Trials, errors, and a very tired printer

Beyond the format, there were endless rounds of testing. Different paper types, printing methods, layouts, folding structures. For almost two weeks, my printer ran all day, every day. The only breaks it got were likely when I was eating or in meetings or sleeping.

This was honestly the most fun part. There’s a particular excitement in exploring possibilities, and a quiet joy in watching an idea gradually become something you can hold in your hands ❤️

Pulling it all together in five days

I really wanted to share the result and have the launch gathering before I traveled to Taiwan. That didn’t leave much time. I had about four or five days to prepare everything: 15 handmade books, a small brochure explaining the project, and a venue. The gathering is a crucial part of this project, so skipping it or postponing wasn’t an option.

The gathering

Thankfully, we found a spot at a cafe in Amstelpark at no extra cost. Despite the short notice, five participants showed up, and a few brought friends or family along.

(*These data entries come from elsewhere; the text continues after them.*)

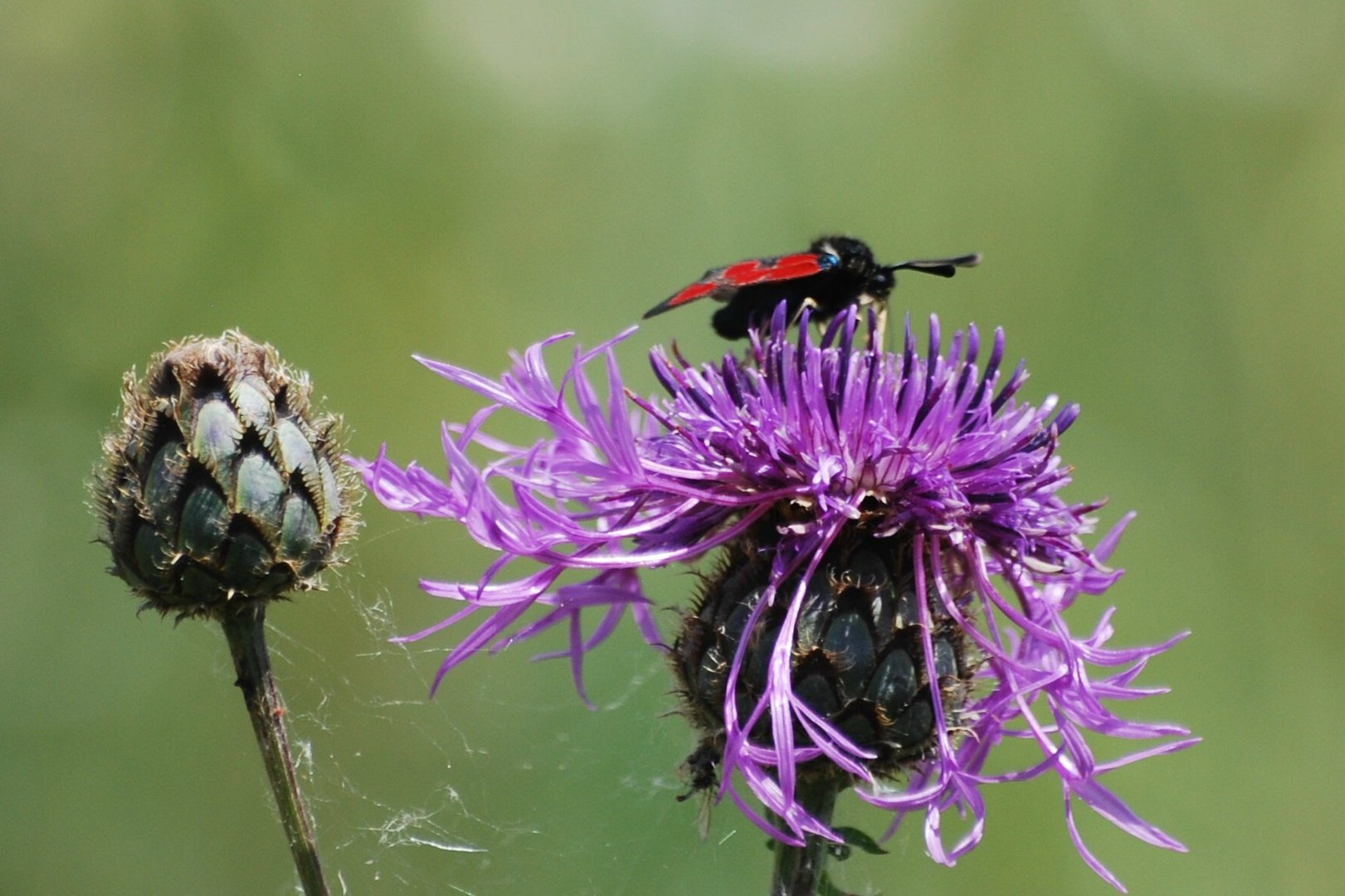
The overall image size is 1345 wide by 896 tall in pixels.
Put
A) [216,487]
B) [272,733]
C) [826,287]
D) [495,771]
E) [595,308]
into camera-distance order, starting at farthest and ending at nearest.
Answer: [595,308]
[495,771]
[826,287]
[216,487]
[272,733]

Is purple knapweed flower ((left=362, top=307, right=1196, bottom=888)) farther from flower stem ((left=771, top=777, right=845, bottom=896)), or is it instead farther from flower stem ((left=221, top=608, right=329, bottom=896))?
flower stem ((left=221, top=608, right=329, bottom=896))

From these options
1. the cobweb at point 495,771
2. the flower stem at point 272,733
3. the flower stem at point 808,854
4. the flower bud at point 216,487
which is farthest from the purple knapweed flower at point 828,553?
the cobweb at point 495,771

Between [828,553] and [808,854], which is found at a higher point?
[828,553]

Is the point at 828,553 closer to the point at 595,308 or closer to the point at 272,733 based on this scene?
the point at 272,733

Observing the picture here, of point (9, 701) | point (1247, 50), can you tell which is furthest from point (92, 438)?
point (1247, 50)

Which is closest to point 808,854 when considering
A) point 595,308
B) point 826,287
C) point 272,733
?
point 272,733

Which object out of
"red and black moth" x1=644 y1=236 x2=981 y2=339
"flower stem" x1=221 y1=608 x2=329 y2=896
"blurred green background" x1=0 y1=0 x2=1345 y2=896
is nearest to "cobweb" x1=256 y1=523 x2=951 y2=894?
"blurred green background" x1=0 y1=0 x2=1345 y2=896
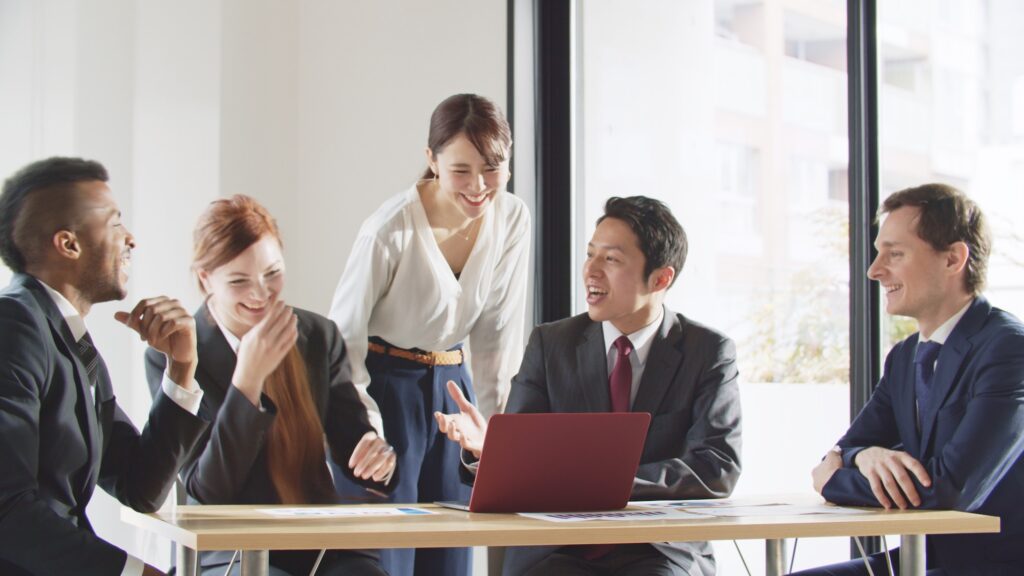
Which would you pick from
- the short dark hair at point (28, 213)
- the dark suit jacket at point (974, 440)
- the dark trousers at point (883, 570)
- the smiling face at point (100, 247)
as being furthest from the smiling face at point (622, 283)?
the short dark hair at point (28, 213)

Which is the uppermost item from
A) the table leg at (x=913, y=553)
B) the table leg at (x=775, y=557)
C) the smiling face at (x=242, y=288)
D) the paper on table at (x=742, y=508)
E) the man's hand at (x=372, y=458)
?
the smiling face at (x=242, y=288)

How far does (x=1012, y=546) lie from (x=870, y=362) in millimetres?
950

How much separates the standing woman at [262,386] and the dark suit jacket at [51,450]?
55cm

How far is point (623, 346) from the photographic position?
307cm

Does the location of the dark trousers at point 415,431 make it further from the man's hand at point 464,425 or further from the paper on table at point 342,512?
the paper on table at point 342,512

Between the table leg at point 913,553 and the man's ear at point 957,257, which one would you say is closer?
the table leg at point 913,553

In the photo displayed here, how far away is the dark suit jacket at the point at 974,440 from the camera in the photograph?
2473mm

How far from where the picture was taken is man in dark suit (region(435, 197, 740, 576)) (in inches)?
108

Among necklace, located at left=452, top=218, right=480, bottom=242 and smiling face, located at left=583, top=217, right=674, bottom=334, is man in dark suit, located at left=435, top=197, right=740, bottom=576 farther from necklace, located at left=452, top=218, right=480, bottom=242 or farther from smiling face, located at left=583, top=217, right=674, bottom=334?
necklace, located at left=452, top=218, right=480, bottom=242

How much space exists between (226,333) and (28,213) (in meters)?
0.99

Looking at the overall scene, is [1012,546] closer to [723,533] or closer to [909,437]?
[909,437]

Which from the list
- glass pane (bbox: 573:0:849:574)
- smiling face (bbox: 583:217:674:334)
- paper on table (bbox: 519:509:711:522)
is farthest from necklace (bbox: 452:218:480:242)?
paper on table (bbox: 519:509:711:522)

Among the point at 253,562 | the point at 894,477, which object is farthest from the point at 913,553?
the point at 253,562

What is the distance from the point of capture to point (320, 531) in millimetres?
2025
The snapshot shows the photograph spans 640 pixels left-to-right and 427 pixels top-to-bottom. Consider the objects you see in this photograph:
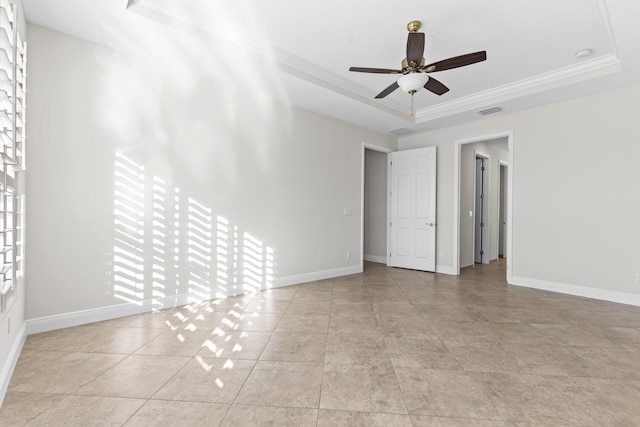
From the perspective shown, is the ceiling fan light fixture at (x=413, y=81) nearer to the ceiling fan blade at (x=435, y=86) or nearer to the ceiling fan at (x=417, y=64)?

I tried not to bombard people with details about the project or make it about me. I wanted the focus to be on what we made together: the book in our hands, the photos we were looking at right now. We went through their photos together. I shared things I noticed while putting them all side by side. There was no agenda or format. Just the zines and a open conversation.

What we saw

With photos from 15 people, we visually constructed the Amsterdam we live in. Some looked exactly like the classic canal streets you’d expect. We had lots of snowy scenes, as February brought quite a bit of snow to the Netherlands this year. There were sunsets, morning walks, sunny day strolls, night walks, rooftop moments. The exact fragments that make up our daily lives here in Amsterdam.

I was so happy to see the outcome. To talk about it with others. To watch people’s faces light up with curiosity and a smile. I don’t know exactly what this project will become, but I know I want to keep going!